In the case of Shell, who pointed to delays in obtaining their exploration licence as a critical factor, that may be wishful thinking. But other industry figures are content to give a more sympathetic hearing to government, even if there is a hint of frustration regarding the pace of developments.
“The industry is content with the process, but it would have been better if we were a lot further, because it’s taken about six years and some of the original shale gas licence applications have not been processed,” says Ebrahim Takolia, chief executive of the South African Oil and Gas Alliance, an industry group.
“We understand that there needs to be a process because South Africa has never explored for shale before, but its something that we just have to deal with as a country.”
Industry restlessness does appear to be having an effect. On the day of Shell’s public statement, South Africa’s mining minister Ngoako Ramatlhodi was quoted by Reuters as saying that the country expects to start issuing licences by the end of the year. That timeline seems reasonable to Lizel Oberholzer, a Cape Town-based oil and gas lawyer with Norton Rose Fulbright, who sees no further obstacles in the way of the process.
Yet delays over licences are not the only block on exploration. Complicating matters further is the fact that the industry is regulated under the country’s Mineral and Petroleum Resources Development Act (MPRDA), a catch-all piece of legislation that principally covers the country’s ever-controversial mining sector. The act currently leaves shale explorers exposed to a 20% free-carry claim from government – an amount that the Petroleum Agency’s Mekwe says is in line with international norms.
“I haven’t heard any qualms from business in terms of that, they have welcomed that because apparently it has been the international norm and practice…What South Africa is proposing is not that much compared to what other countries are seeking in relation to state participation,” she says.

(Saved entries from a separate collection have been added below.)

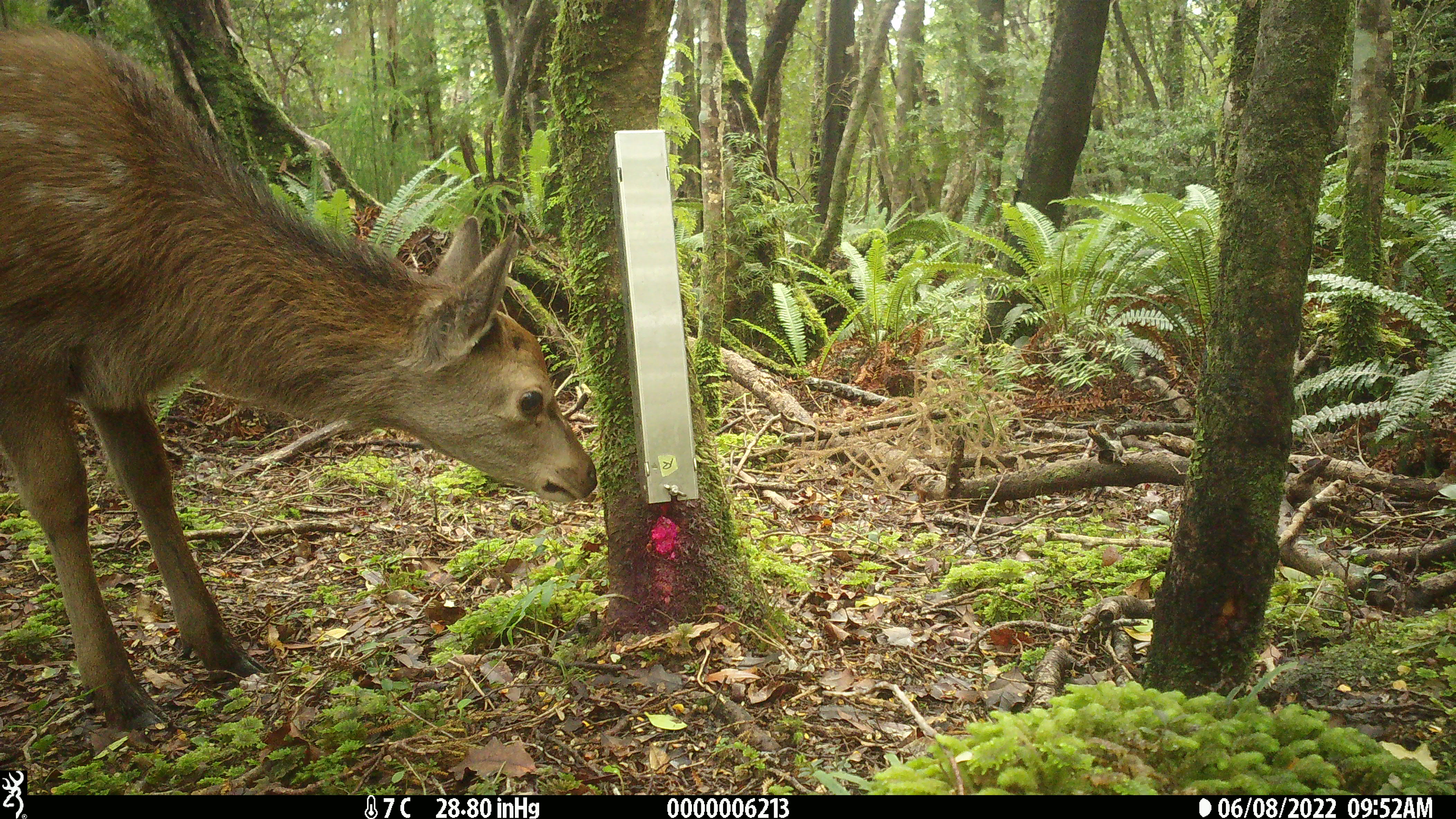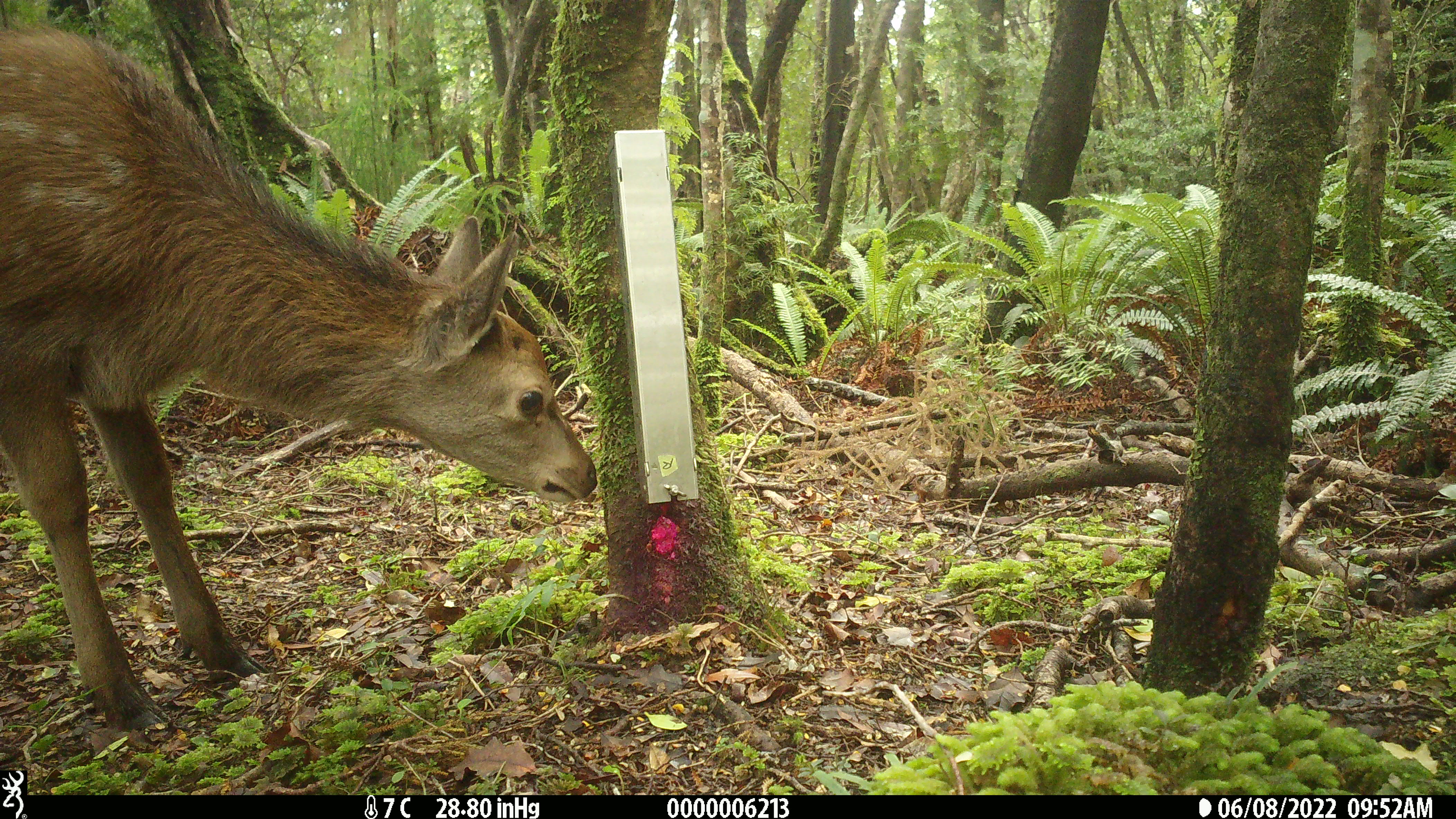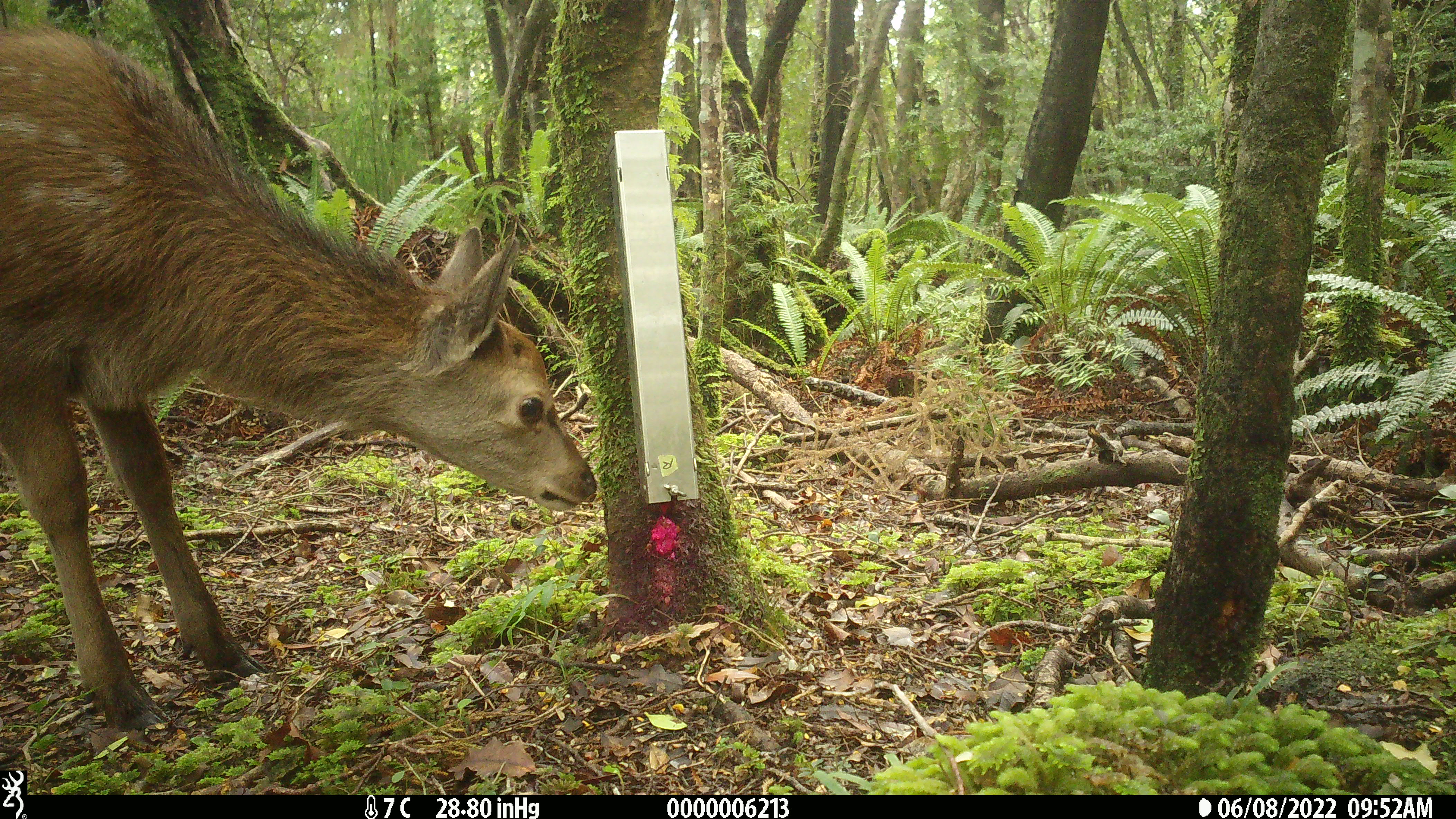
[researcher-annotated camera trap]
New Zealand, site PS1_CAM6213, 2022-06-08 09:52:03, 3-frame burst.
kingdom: Animalia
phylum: Chordata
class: Mammalia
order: Artiodactyla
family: Cervidae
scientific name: Cervidae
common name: deer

That is contested by Ernst & Young’s Elias Pungong, who argues that there is deep industry disquiet about surrendering a significant part of their investment.
“That clause is of concern to the industry, and that is a fact, because everywhere there’s been a lot of discussions and voices have been raised… the government should move to address it,” he says.

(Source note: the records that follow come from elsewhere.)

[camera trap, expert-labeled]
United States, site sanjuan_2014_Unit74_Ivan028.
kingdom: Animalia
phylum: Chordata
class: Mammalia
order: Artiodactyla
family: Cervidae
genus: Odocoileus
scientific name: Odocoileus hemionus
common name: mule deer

In a country where the spirit of the ANC’s 1955 Freedom Charter – and its clauses relating to public ownership of “mineral wealth beneath the soil” – continue to command influence, the level of private involvement in South Africa’s resources is always likely to prompt fierce legislative debate. But with the MPRDA being sent back to parliament for further consultation, there is hope in the shale industry that controversial provisions such as the free-carry demand could be diluted.
“Those issues are being dealt with through a process, it’s in the public domain, it puts forward some of the concerns and the 20% free carry was recognised as a concern. But it also depends on how you apply it, and that’s where the discussions are taking place,” says SAOGA’s Ebrahim Takolia.
Government clarity on legislation will undoubtedly play a part in the successful development of a South African shale industry. But external factors are also likely to play a significant role – not least international energy prices.
Critically low oil prices, prompted by a Saudi Arabian supply glut targeting US shale firms, have forced many marginal producers out of the market. Until such a time as prices recover, the South African shale bonanza will continue to be spoken of in the future tense. A recent WWF (World Wide Fund for Nature) report argues that the “full commercial exploitation of shale gas in South Africa seems like a distant, if not unlikely, prospect.”
But for Takolia, the depressed international environment offers a great opportunity for industry and government to sit down, focus minds, and plan a sustainable path forwards. “While the industry is challenged, this may be a good time to put together a good set of legislation that promotes upstream oil and gas development, so we can proceed going forwards once the market turns,” he says.